▶ _Exercise material_:
====================
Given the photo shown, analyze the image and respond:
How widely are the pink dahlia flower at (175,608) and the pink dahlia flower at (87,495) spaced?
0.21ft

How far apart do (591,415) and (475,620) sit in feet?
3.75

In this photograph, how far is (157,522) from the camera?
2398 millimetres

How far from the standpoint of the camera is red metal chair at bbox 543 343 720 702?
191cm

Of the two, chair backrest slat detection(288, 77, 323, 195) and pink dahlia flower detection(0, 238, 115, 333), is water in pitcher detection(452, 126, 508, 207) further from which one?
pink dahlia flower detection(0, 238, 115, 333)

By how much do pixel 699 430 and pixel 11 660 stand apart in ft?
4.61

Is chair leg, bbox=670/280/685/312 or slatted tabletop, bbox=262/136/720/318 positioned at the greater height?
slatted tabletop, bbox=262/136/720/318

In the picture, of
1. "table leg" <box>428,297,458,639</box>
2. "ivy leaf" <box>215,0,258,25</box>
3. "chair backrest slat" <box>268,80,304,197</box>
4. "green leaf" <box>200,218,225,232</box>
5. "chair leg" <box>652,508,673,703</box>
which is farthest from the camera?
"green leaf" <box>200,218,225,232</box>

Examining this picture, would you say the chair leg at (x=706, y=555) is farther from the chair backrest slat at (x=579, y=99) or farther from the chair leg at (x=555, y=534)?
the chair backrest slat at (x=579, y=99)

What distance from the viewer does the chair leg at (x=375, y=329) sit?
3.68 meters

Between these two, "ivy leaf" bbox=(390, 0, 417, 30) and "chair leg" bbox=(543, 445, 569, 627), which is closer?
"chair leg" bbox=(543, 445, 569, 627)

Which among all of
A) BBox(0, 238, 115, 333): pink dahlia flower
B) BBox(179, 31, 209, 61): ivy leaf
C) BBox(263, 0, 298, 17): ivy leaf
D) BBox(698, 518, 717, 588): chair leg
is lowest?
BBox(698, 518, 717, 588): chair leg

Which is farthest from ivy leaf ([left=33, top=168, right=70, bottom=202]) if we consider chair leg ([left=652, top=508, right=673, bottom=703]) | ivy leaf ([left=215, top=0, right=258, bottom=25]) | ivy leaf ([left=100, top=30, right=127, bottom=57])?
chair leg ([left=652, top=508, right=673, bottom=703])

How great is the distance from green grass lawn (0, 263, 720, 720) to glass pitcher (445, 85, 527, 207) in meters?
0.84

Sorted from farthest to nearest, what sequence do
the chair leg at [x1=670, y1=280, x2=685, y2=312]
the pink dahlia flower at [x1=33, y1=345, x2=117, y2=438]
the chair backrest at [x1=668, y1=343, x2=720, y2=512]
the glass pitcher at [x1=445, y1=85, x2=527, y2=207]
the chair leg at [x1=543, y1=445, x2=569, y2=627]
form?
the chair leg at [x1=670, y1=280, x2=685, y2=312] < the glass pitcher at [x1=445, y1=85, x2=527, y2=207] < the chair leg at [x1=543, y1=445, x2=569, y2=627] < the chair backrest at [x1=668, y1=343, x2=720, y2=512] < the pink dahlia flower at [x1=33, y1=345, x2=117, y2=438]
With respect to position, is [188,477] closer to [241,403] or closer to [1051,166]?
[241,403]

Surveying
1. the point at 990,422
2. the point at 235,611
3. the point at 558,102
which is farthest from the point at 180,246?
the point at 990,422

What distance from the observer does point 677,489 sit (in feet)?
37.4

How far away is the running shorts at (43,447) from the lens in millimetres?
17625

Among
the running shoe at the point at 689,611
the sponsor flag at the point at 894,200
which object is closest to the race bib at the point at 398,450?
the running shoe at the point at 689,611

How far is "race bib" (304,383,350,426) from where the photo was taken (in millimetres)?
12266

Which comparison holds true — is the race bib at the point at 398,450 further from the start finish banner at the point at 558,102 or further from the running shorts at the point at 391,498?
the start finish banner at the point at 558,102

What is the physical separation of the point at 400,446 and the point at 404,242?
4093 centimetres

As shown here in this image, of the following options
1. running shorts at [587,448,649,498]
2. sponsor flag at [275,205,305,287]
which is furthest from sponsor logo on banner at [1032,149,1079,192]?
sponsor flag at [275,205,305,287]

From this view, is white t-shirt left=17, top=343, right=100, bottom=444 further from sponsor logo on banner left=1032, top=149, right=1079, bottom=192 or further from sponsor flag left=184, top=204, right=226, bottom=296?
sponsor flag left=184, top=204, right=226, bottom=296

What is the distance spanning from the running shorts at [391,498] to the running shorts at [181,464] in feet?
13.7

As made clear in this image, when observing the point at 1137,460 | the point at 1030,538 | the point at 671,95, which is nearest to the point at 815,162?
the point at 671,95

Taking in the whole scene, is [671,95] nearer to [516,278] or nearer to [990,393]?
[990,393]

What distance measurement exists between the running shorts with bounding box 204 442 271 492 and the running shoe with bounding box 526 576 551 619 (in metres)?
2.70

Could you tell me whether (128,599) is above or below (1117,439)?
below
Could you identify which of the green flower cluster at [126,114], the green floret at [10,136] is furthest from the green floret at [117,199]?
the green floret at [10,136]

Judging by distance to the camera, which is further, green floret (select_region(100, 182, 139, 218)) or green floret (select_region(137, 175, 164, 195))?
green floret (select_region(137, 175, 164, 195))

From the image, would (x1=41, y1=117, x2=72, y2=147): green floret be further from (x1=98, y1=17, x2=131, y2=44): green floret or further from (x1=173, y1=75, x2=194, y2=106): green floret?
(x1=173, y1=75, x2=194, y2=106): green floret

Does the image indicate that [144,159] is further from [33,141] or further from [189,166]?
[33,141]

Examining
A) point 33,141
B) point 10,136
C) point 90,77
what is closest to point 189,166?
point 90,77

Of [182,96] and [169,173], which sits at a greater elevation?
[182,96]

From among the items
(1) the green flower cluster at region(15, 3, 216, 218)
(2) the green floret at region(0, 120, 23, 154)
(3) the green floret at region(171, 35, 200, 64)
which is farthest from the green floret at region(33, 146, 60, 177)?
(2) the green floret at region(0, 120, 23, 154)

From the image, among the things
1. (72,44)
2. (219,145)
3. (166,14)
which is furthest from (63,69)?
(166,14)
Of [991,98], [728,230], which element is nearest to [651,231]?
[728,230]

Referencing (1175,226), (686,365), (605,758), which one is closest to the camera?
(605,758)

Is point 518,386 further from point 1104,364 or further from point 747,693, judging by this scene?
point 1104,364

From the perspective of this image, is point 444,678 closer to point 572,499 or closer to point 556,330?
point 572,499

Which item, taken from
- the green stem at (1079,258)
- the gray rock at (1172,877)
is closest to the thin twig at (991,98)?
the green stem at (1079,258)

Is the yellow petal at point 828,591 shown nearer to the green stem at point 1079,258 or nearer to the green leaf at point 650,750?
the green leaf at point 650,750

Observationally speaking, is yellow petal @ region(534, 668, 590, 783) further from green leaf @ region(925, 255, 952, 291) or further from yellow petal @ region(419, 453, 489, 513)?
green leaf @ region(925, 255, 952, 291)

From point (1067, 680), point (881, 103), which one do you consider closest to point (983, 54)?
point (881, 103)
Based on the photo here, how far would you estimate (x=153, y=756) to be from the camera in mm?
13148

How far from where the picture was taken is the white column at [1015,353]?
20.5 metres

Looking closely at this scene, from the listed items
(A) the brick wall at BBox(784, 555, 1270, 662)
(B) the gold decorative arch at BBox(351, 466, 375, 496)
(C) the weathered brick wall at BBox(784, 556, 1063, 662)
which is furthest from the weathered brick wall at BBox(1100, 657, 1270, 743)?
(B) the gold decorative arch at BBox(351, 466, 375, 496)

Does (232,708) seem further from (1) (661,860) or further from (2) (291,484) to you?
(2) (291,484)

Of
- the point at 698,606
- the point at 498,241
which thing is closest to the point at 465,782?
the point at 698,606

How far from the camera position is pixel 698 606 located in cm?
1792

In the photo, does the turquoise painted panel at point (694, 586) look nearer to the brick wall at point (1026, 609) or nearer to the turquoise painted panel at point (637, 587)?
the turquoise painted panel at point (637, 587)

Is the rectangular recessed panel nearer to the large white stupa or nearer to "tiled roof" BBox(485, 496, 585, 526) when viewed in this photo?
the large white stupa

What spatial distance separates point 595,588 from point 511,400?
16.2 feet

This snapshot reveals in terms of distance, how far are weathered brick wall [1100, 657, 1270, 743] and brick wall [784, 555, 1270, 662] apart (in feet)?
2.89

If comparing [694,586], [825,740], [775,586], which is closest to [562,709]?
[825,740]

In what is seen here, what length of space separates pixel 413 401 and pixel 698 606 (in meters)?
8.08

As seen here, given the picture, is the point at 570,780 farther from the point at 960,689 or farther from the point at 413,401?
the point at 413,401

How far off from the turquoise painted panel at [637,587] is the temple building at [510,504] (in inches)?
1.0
====================
▶ _Problem to work on_:
Can you arrange the lines of the entries, starting at the line containing "If comparing [694,586], [825,740], [775,586], which" and ending at the last line of the entries, both included, as a Markdown table with the columns Row and Line, numbering each row and leaving out blank lines?

▶ _Task result_:
| Row | Line |
|---|---|
| 1 | If comparing [694,586], [825,740], [775,586], which is closest to [562,709]? |
| 2 | [825,740] |
| 3 | In what is seen here, what length of space separates pixel 413 401 and pixel 698 606 (in meters)? |
| 4 | 8.08 |
| 5 | As seen here, given the picture, is the point at 570,780 farther from the point at 960,689 or farther from the point at 413,401? |
| 6 | the point at 413,401 |
| 7 | How far off from the turquoise painted panel at [637,587] is the temple building at [510,504] (in inches)? |
| 8 | 1.0 |